Similarly, you may generate and sign a server TLS certificate for Foundries.io hosted EST server if you need it.

If you also want to have a Factory Online Device CA, generate and sign using the following OpenSSL command:

openssl x509 -req -days 3650 -sha256 -CAcreateserial -in online_ca.csr \
    -extfile ca.ext -CAkey factory_ca.key -CA factory_ca.pem -out online_ca.pem

5. Upload Generated Certificates to the API

Once you have generated all the necessary certificates, you may upload them to the Factory PKI API.

You might have generated more than one Device CA (for example both Local and Online Device CAs, or several Local Device CAs). In this case, you need to contatenate them into a single file before the upload, e.g. using this command:

cat online_ca.pem local_ca.pem >> device_ca_list.pem

Your Factory PKI certificates may be uploaded to the API using this Curl command:

ROOT_CA_CRT=$(cat factory_ca.pem | awk -v ORS='\\n' '1') \
DEVICE_CA_CRT=$(cat device_ca_list.pem | awk -v ORS='\\n' '1') \
TLS_CRT=$(cat tls.pem | awk -v ORS='\\n' '1') \
curl "https://api.foundries.io/ota/factories/${FACTORY}/certs/" \
    -s -X PATCH -H "Content-Type: application/json" -H "OSF-Token: $TOKEN" \
    -d '{"root-crt": "'"${ROOT_CA_CRT}"'", "tls-crt": "'"${TLS_CRT}"'", "ca-crt": "'"${DEVICE_CA_CRT}"'"}'

After this command your Factory PKI is ready to use.

Registering Factory Devices Using the API

Devices are usually registered with your Factory by running the lmp-device-register® tool. See the getting started guide for more details on using the tool.

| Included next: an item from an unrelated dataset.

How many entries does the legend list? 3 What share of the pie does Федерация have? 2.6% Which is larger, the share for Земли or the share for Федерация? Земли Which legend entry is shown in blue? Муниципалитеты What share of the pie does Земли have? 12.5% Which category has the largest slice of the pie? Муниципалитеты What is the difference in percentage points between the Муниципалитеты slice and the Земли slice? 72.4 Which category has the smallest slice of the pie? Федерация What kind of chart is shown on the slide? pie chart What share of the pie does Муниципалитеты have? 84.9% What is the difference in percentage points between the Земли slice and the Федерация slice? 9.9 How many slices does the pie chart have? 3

This same task may be accomplished by generating the device client certificate using OpenSSL, and uploading it to the API. The device may be registered via the FoundriesFactory API or the your own registration service (e.g. a factory-registration-ref®).

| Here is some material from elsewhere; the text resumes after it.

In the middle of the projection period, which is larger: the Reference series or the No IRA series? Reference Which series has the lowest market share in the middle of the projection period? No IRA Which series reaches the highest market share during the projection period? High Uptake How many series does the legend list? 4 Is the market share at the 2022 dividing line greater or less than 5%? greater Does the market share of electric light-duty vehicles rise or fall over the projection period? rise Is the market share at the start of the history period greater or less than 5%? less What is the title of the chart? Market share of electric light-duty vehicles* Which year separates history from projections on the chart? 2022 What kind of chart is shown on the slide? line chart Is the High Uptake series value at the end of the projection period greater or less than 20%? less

Below steps perform device registration using OpenSSL the same way as the lmp-device-register and factory-registration-reg tools would do.

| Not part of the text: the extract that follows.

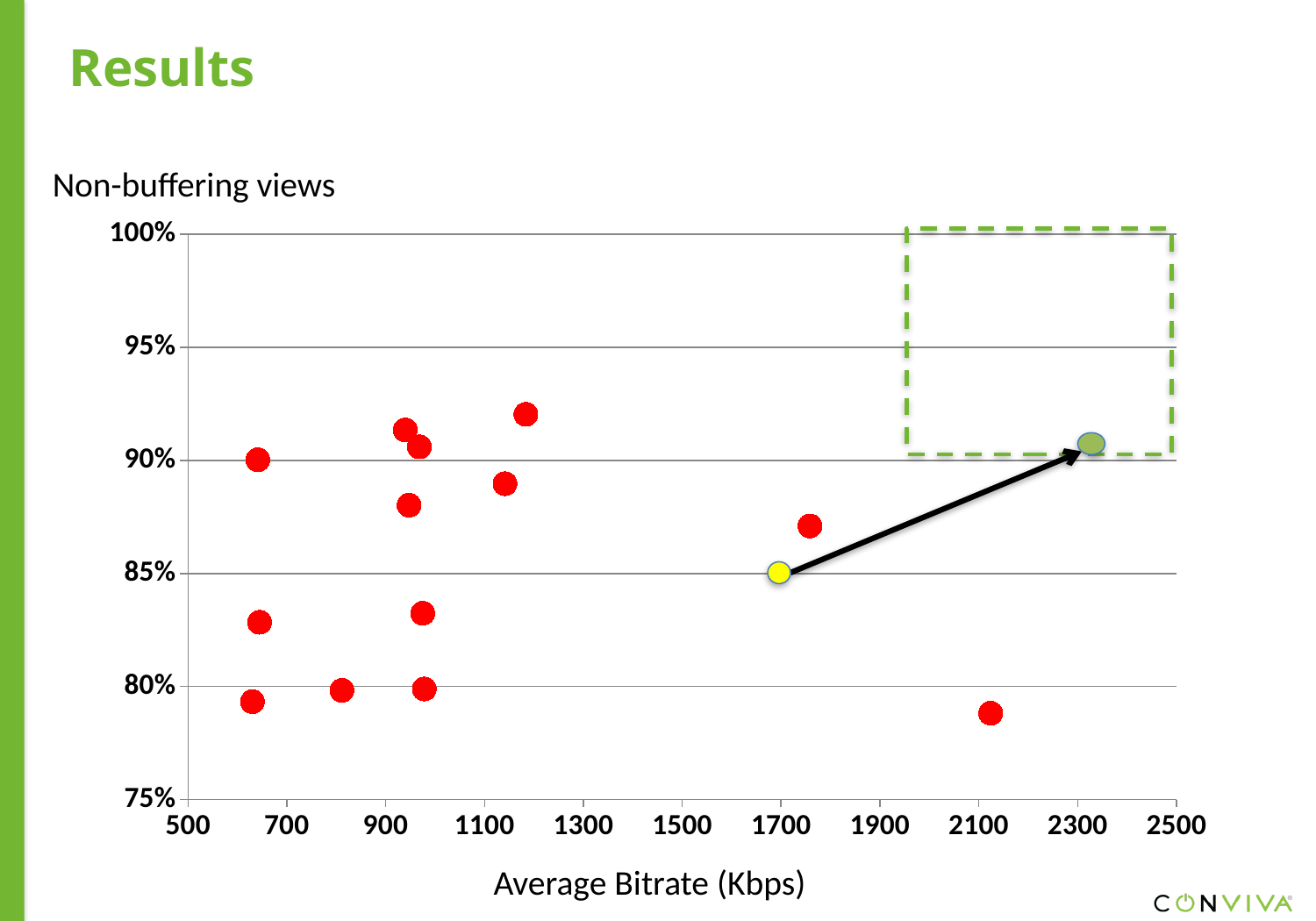
Is the non-buffering views value for the green point near 2300 Kbps greater or less than 90%? greater What kind of chart is shown on the slide? scatter chart What is the label of the y axis? Non-buffering views Is the non-buffering views value for the red point near 1750 Kbps greater or less than 85%? greater Which has a higher non-buffering views value, the yellow point or the green point? the green point Is the non-buffering views value for the red point near 1200 Kbps greater or less than 90%? greater What is the non-buffering views value of the yellow point at 1700 Kbps? 85% What is the label of the x axis? Average Bitrate (Kbps) Which point has the highest average bitrate on the chart? the green point How many red data points are plotted on the chart? 13 Which has a higher non-buffering views value, the red point near 1750 Kbps or the red point near 2100 Kbps? the red point near 1750 Kbps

First, you need to create the following certificate configuration files on your file system:

client.cnf
    [req]
    prompt = no
    distinguished_name = dn

    [dn]
    CN = <your-device-uuid>
    OU = <your-factory-name>

client.ext:
    keyUsage=critical, digitalSignature
    basicConstraints=critical, clientAuth

Next, use the following OpenSSL command to generate the private key for your device client certificate:

openssl ecparam -genkey -name prime256v1 | openssl ec -out client.key

Then, generate a CSR for your device client certificate using the following OpenSSL command:

openssl req -new -config client.cnf -key client.key -out client.csr

Finally, use OpenSSL to generate your device client certificate, and sign it by your Factory Local Device CA:

openssl x509 -req -days 3650 -sha256 -CAcreateserial -in client.csr \
    -extfile ca.ext -CAkey local_ca.key -CA local_ca.pem -out client.pem

At this point, the device should be ready to connect to your Factory Device Gateway to fetch updates. Optionally, you might register your device with the API using this Curl command:

DEVICE_CRT=$(cat client.pem | awk -v ORS='\\n' '1') \
curl "https://api.foundries.io/ota/devices/" \
    -s -X PUT -H "Content-Type: application/json" -H "OSF-Token: $TOKEN" \
    -d '{"client.pem": "'"${DEVICE_CRT}"'", "name": "<optional-device-name>"}'

You may run the following commands to verify that your device can connect to your Factory Device Gateway:

# Run this command first to see the device gateway host name (which looks like <device-gateway-ID>.ota-lite.foundries.io):
openssl x509 -noout -in tls.pem -ext subjectAltName

# Then, substitute the <device-gateway-ID> in the below command with your findings.
curl --cacert factory_ca.pem --cert client.pem --key client.key https://<device-gateway-ID>.ota-lite.foundries.io:8443/repo/1.root.json | jq

If you did not register your device with the API, it will be auto-registered on the first call to the Device Gateway.